Task instructions |
Reproduce verbatim the passage of the article on Virginia recycling rates, starting at "Officials are also" and ending at "recycling, Rines said.".

The formula to determine a region’s recycling rate accounts for the tons of material disposed compared with recycled. From there, regions can earn up to 5 percentage points in credits tacked onto their recycling rates if they have systems in place that promote sustainability, including programs designed to reduce the sources of wastes.
In the region encompassing Charlottesville and Albemarle, there are about 197,000 people. Here, there was 176,000 tons of waste in 2018, of which 120,000 tons were disposed and 56,000 tons recycled.
In the Richmond region, there were 1.2 million people in 2018 and 980,000 tons of waste, of which 454,000 tons were disposed and 526,000 tons recycled.
Both regions were credited for their sustainability efforts, adding 5 percentage points to their recycling rates.
Richard Nolan, the director of operations for CVWMA, said the DEQ checks the math in the reports and looks to make sure that the numbers make sense, and after analyzing and addressing any oddities, sends a letter to the localities approving their rates.
The DEQ also reviews the solid waste management plans for completeness. Any SWPU that falls below the required recycling rate is required by DEQ to submit a Recycling Action Plan.
The overall state recycling rates haven’t fluctuated much in recent years. The 2017 recycling rate of 42.8% just barely bested the 2016 figure of 42.6%. The recycling rate was 44.2% in 2015 and 42.5% in 2014.
The report shows that that far less plastic was recycled than paper and metal across Virginia. Only about 103,000 tons of plastic were recycled, compared with 700,000 tons of metal and 428,000 tons of paper.
Across the 17 regions in Virginia required to report, which encompasses 117 localities, about 2.6 million tons of material was recycled, compared with 4.3 million tons disposed.
While the overall figures have been stable in recent years, Rines said the system at least creates some accountability among the regions and also reveals areas in which improvements are needed.
Rines — who in addition to her role as Virginia Beach’s recycling coordinator also is the executive director of Keep Virginia Beach Beautiful and a member of the Virginia Recycling Association’s board of directors — said she’s never seen the DEQ audit the data from her SWPU. She called the system “good faith reporting.”
However, Rines added that the numbers at least her department provided are clearly truthful, because they’re thorough and also show some unflattering dips.
She said Virginia Beach’s yard debris recycling declined considerably in the past two years because the city lost access to the composting facility that previously took yard debris. Having to report those numbers serves as a wake-up call that it’s an area that needs to be addressed, she said.
“We don’t like the decline in that number. We want that number to be better,” Rines said. “So, that’s an upside to one of those reports. You’re able to look at what you’ve had, look at the improvements.”
Officials are also able to spot changes in solid waste consumption, for example, and then justify updating city equipment used for recycling, Rines said.

Short text fragments from web pages:
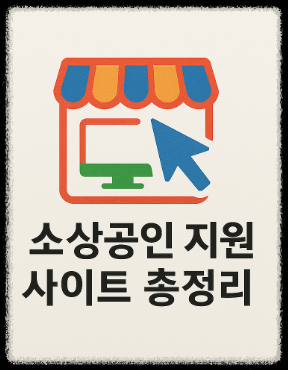 소상공인 지원 사이트 총정리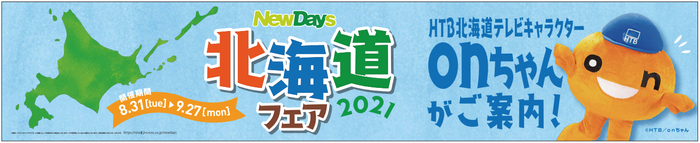 「NewDays 北海道フェア 2021」(C)HTB／onちゃん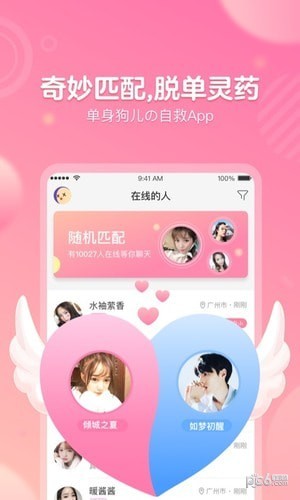 苏耳3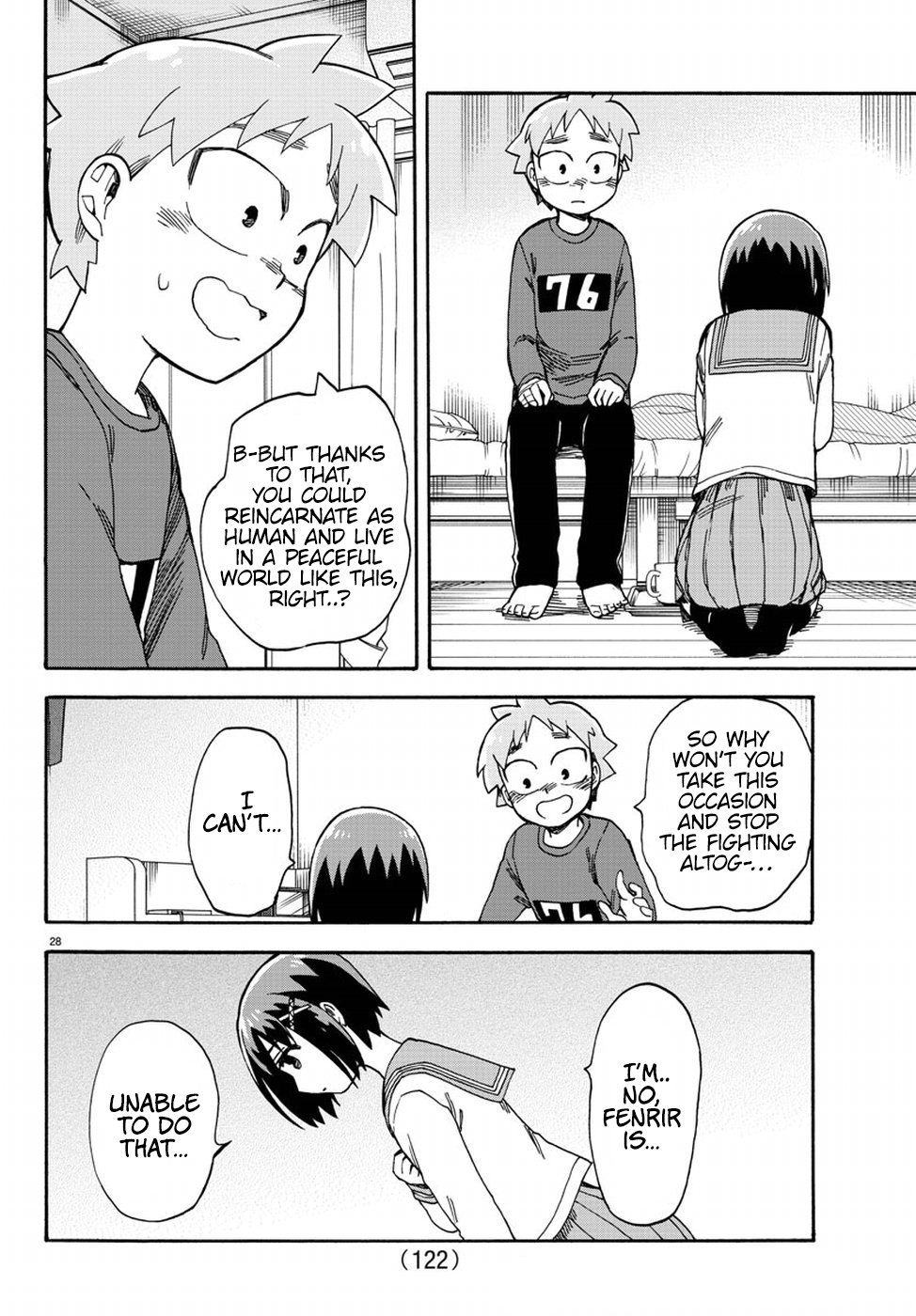 Fenrir-nee-san to Boku Chapter 7 page 32 - Chapter 7: Fever and Hightmare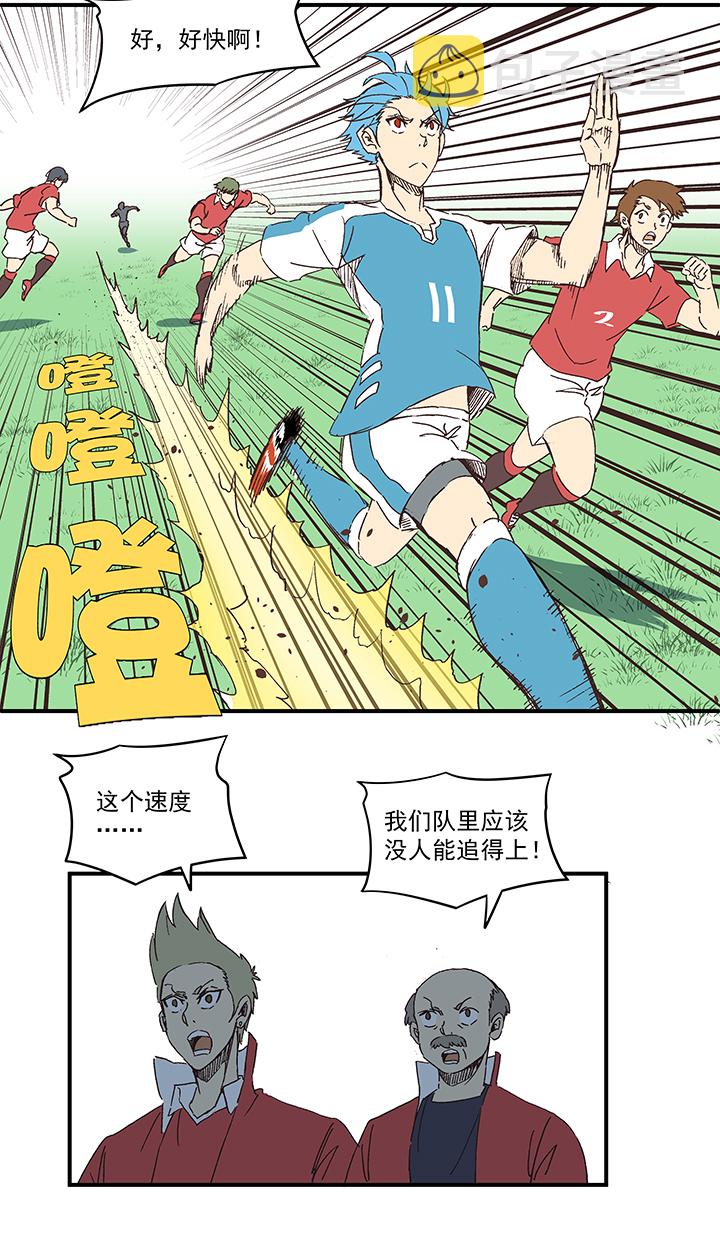 第一百六十五波 球员马向前！32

Answer for this exercise |
Officials are also able to spot changes in solid waste consumption, for example, and then justify updating city equipment used for recycling, Rines said.